- [Supplied passage]:
══════════
Although the tsunami of Ebola fears is receding, it has provided our profession a reminder about the enormous power of fear to provoke conflict. During the first weeks of November, I spoke at conferences of elementary and secondary educators in both the northeast and the southwest, and at each I was asked for advice by administrators facing concerned parents on the one hand, and seeking to keep their schools functioning normally on the other.
The situations were slightly different - one involving medical personnel rotating to and from West Africa, and the other members of a large local diplomatic community, but the issue was the same. A number of families were demanding to be informed which parents were coming back to the community, and arguing that those parents’ children should be excluded from school because of the presumed danger they posed. Despite available medical information, the families, like the governor of Maine and others, felt that an extreme of caution was required. On the other hand, the traveling parents were hurt or indignant at this reaction, and had no intention of complying with the request.
In our conversations, we came to some common understandings and at least one core strategy.
First, we agreed on the futility of countering fear with repetition of the same information that was already widely available. Although there are no reliable meters to measure the power of fear as opposed to that of, say, prejudice or anger, fear may well be the most deep-seated of all emotions, and the hardest to eradicate. When the consequences of a feared event are devastating enough, and especially when the threat is unfamiliar, sometimes not even an iota of uncertainty is tolerable.
Second, we felt, it would be even more dangerous to seek the moral high ground. If “You have nothing to worry about” was a useless response, “You ought to be ashamed” was likely to be counterproductive and exacerbating. Though the affected families might harbor such a feeling, it was not for the schools to make that judgment, nor even, if possible, to allow it to enter the public arena.
══════════
- [What you are asked to do]: List every geographic place or region named in the passage on Ebola fears in schools.

Collected data
══════════
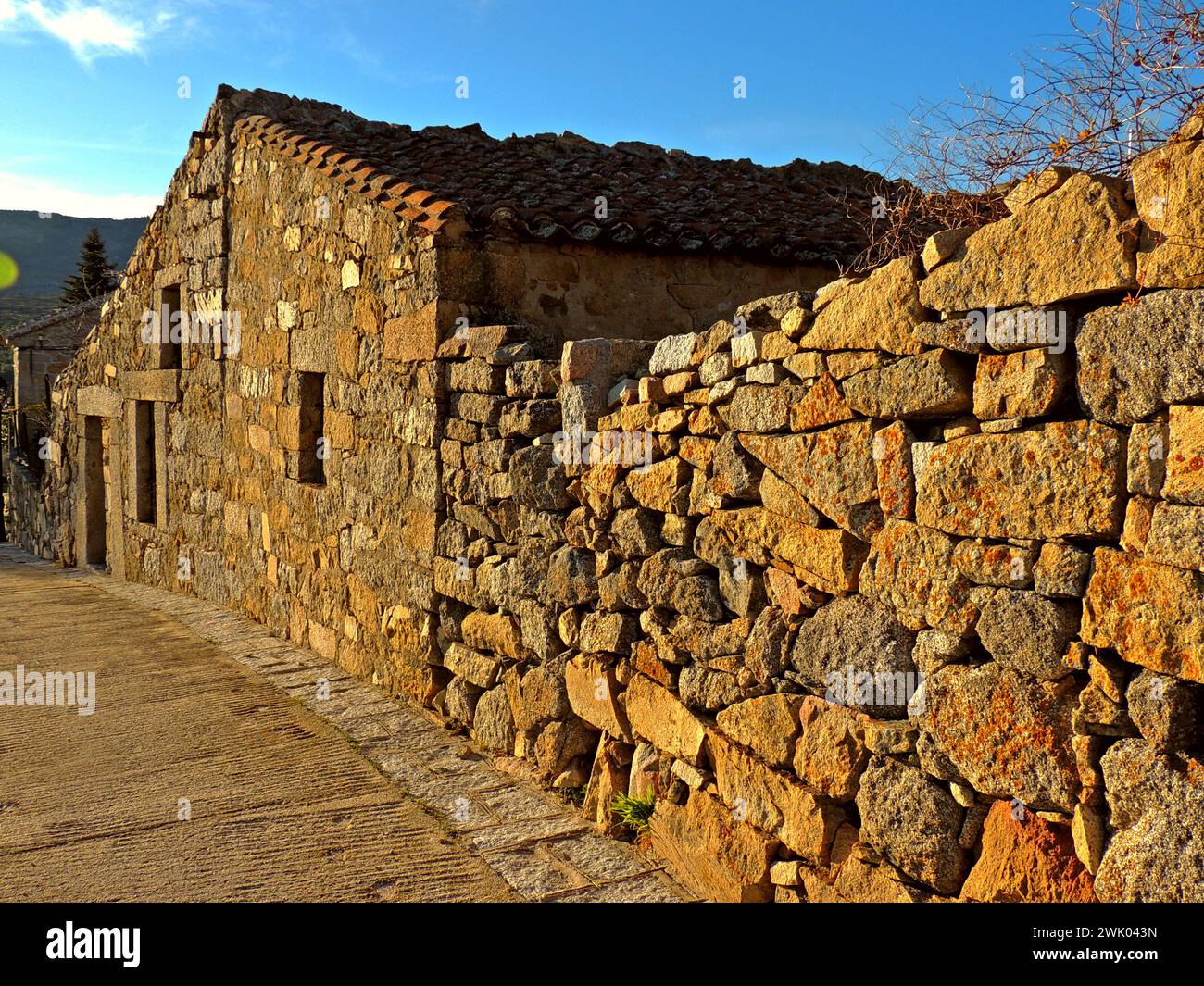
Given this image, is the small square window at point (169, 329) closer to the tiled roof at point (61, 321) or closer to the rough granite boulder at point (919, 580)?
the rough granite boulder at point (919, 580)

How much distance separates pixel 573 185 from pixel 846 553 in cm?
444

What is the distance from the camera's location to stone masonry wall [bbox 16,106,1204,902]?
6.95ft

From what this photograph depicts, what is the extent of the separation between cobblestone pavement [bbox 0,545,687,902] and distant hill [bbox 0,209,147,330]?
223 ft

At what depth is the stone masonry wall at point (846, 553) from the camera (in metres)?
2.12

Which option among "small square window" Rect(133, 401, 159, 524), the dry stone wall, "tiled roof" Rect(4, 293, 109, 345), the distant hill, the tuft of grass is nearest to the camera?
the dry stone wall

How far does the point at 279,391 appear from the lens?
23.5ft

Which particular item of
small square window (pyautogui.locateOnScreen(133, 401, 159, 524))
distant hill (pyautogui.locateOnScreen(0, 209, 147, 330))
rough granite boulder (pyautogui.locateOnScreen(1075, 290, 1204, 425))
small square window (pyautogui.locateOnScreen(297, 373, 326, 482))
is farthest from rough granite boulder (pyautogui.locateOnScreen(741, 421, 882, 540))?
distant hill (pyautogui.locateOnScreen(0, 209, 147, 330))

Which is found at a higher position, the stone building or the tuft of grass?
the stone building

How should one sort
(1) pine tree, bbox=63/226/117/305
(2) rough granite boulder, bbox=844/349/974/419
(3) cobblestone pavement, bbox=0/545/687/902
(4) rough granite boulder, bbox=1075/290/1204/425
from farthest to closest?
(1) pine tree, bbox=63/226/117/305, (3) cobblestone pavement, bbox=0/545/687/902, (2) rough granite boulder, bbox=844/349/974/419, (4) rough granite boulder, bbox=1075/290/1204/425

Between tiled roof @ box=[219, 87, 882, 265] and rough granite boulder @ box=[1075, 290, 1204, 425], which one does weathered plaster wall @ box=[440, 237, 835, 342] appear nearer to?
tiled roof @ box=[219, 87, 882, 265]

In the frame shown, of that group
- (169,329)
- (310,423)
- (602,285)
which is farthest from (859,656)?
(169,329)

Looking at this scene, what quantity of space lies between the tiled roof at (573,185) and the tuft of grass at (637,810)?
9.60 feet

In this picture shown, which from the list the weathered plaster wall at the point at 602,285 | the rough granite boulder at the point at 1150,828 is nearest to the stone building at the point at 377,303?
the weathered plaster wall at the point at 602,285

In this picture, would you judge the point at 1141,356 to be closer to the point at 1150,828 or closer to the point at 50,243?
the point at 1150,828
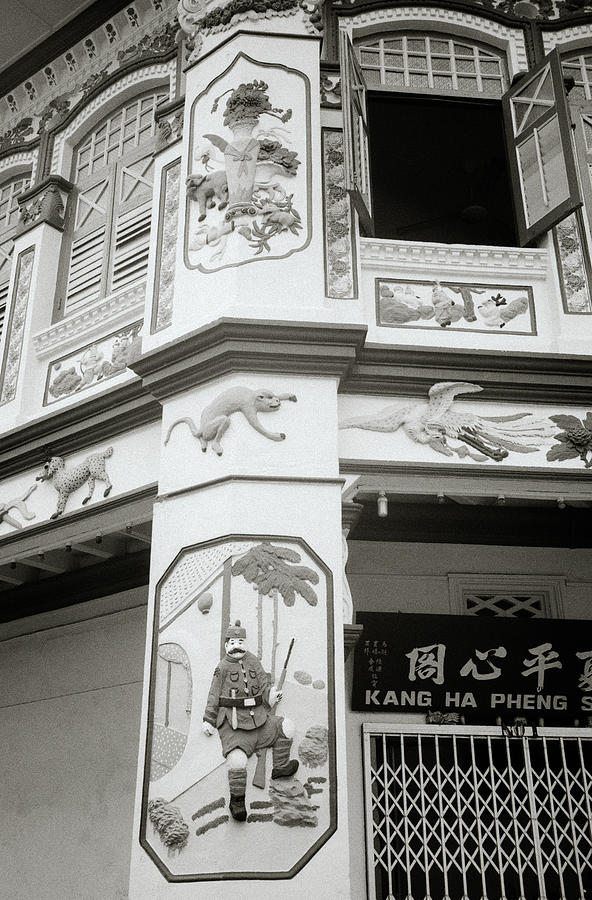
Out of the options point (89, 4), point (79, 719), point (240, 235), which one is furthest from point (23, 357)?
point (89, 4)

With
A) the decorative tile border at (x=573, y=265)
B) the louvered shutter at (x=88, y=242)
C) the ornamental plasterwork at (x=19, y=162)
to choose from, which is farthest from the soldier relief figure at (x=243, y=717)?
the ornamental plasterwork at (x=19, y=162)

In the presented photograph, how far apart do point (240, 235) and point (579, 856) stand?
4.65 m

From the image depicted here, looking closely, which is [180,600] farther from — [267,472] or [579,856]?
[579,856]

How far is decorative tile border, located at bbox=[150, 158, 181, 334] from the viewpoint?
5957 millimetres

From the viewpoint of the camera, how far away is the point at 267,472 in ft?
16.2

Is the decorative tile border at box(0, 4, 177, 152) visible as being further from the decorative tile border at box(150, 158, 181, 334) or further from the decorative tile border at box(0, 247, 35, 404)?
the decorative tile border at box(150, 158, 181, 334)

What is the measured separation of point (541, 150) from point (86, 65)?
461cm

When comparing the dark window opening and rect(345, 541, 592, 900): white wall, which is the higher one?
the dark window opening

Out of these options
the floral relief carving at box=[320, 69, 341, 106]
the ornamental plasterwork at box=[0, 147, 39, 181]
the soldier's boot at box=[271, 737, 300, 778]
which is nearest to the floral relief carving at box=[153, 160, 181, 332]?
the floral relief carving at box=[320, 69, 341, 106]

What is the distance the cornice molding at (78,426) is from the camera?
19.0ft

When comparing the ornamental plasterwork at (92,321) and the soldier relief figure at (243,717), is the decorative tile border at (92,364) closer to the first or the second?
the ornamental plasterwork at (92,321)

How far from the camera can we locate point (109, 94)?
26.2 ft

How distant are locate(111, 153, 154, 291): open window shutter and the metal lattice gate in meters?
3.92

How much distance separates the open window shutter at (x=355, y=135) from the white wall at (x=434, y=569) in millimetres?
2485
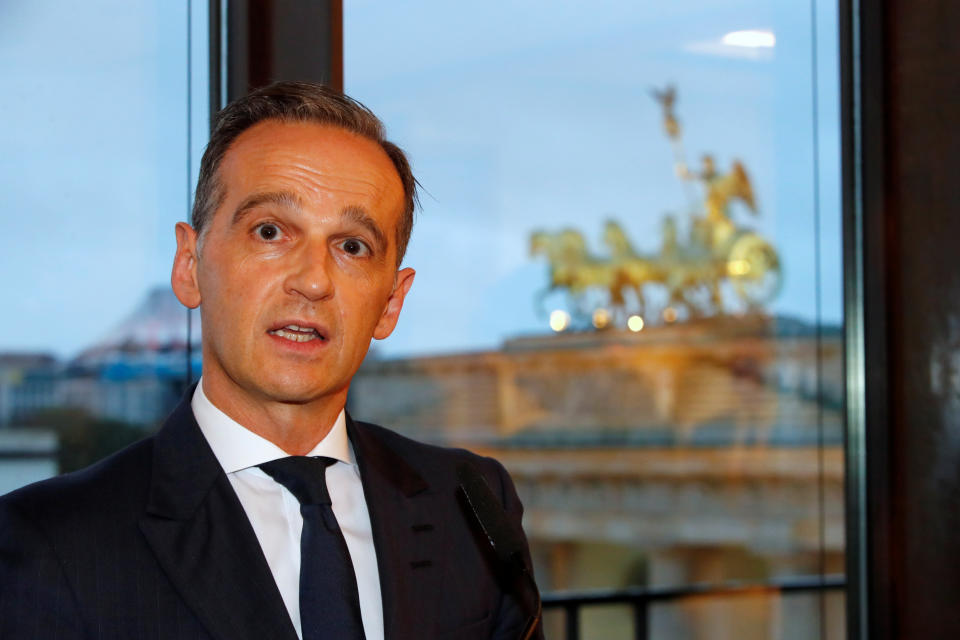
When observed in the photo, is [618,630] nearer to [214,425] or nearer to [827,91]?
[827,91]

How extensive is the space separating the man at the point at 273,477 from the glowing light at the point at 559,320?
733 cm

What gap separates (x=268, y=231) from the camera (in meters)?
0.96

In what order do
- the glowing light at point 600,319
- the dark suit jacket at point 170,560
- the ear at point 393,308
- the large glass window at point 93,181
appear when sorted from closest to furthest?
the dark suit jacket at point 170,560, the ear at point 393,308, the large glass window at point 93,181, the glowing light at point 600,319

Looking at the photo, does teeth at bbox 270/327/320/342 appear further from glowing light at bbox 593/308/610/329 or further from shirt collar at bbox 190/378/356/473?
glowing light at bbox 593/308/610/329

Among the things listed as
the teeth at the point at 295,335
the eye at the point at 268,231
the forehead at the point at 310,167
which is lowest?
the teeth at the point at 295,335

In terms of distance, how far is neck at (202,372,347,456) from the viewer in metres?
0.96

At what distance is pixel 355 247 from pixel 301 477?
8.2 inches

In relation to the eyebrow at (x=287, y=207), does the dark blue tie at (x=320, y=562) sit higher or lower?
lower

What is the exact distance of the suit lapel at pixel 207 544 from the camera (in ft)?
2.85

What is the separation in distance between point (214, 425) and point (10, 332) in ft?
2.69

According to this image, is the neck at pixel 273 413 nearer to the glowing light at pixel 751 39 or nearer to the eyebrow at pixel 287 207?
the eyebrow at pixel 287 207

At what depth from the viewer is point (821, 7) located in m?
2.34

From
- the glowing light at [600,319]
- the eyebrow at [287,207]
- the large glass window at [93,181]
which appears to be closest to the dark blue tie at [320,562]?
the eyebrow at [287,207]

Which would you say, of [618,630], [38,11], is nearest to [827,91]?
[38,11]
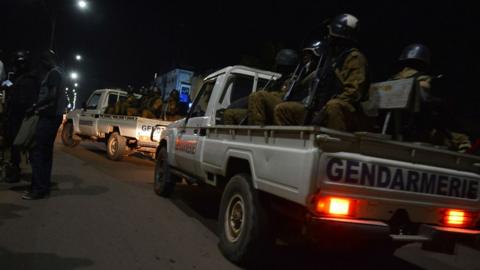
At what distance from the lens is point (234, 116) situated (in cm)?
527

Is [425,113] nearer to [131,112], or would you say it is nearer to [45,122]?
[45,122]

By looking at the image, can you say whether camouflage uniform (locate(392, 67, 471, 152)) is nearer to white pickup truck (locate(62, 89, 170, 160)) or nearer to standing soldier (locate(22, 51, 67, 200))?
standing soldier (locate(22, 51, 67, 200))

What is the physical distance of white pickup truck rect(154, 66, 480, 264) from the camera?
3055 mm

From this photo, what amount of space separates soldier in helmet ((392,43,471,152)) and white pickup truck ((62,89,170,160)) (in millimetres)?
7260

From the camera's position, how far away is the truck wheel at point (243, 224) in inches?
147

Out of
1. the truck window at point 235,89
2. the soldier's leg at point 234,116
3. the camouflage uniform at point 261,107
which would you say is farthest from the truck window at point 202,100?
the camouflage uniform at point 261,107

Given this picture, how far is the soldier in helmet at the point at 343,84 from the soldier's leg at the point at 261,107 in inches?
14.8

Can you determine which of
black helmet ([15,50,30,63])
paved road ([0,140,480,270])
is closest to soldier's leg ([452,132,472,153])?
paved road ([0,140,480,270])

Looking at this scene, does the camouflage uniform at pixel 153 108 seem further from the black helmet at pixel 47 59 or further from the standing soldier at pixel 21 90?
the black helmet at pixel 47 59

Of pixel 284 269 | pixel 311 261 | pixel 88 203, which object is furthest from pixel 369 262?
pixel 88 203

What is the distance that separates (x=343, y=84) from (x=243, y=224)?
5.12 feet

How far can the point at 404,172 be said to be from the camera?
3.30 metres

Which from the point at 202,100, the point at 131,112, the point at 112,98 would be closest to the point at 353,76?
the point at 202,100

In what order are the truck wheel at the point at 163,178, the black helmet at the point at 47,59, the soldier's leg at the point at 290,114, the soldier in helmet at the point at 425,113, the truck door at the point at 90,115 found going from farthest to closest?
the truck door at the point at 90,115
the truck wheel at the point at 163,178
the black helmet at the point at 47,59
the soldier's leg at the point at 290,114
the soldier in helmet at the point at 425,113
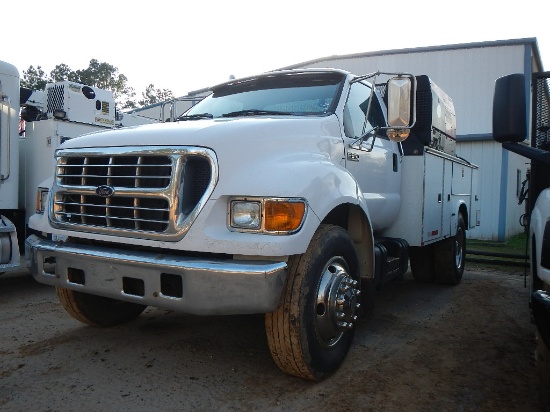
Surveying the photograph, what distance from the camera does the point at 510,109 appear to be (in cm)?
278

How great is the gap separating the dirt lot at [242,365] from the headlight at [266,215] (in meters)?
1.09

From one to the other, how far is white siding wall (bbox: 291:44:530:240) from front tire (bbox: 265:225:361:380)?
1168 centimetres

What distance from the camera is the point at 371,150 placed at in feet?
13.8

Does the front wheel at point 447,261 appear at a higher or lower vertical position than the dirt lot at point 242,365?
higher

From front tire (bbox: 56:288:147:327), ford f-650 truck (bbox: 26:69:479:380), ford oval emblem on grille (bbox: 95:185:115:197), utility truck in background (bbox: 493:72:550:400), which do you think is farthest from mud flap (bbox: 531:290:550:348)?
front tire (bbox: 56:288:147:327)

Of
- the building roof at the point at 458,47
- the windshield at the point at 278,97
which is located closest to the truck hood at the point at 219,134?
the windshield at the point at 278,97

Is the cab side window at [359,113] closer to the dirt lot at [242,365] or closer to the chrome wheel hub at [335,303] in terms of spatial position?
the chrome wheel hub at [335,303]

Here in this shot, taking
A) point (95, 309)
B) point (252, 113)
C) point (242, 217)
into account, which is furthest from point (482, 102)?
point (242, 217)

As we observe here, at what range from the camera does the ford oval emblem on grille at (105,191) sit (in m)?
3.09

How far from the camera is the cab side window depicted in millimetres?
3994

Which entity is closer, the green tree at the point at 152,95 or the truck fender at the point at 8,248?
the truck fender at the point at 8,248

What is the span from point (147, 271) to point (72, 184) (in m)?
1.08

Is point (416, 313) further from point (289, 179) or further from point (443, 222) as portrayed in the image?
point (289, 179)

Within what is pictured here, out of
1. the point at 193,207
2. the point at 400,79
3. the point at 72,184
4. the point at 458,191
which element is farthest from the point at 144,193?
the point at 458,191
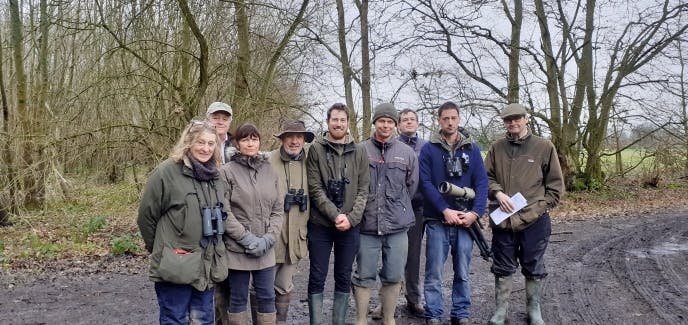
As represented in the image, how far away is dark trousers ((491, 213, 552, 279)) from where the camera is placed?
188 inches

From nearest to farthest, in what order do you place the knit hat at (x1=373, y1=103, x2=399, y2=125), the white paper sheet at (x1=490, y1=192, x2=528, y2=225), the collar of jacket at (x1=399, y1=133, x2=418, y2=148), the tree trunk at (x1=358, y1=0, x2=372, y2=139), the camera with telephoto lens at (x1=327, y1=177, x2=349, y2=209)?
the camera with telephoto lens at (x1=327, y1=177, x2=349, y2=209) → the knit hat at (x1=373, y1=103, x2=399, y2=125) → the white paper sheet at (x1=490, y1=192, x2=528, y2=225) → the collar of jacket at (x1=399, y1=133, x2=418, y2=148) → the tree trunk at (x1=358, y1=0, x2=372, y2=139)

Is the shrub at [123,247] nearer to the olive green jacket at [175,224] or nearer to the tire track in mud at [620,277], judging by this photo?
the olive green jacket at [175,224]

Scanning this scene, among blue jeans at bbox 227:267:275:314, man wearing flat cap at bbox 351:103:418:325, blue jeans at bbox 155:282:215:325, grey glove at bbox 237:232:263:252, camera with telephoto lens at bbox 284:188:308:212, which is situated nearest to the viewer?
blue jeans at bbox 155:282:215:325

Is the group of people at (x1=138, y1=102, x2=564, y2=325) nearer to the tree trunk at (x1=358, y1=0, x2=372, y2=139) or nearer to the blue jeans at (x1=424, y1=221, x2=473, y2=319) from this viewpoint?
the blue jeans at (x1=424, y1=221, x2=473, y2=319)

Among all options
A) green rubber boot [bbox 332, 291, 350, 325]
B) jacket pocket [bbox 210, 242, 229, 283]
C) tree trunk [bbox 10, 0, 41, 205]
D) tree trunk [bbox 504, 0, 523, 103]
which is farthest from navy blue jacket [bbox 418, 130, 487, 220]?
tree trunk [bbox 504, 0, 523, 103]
══════════
- [Exercise answer]: the northeast, the southwest, West Africa, Maine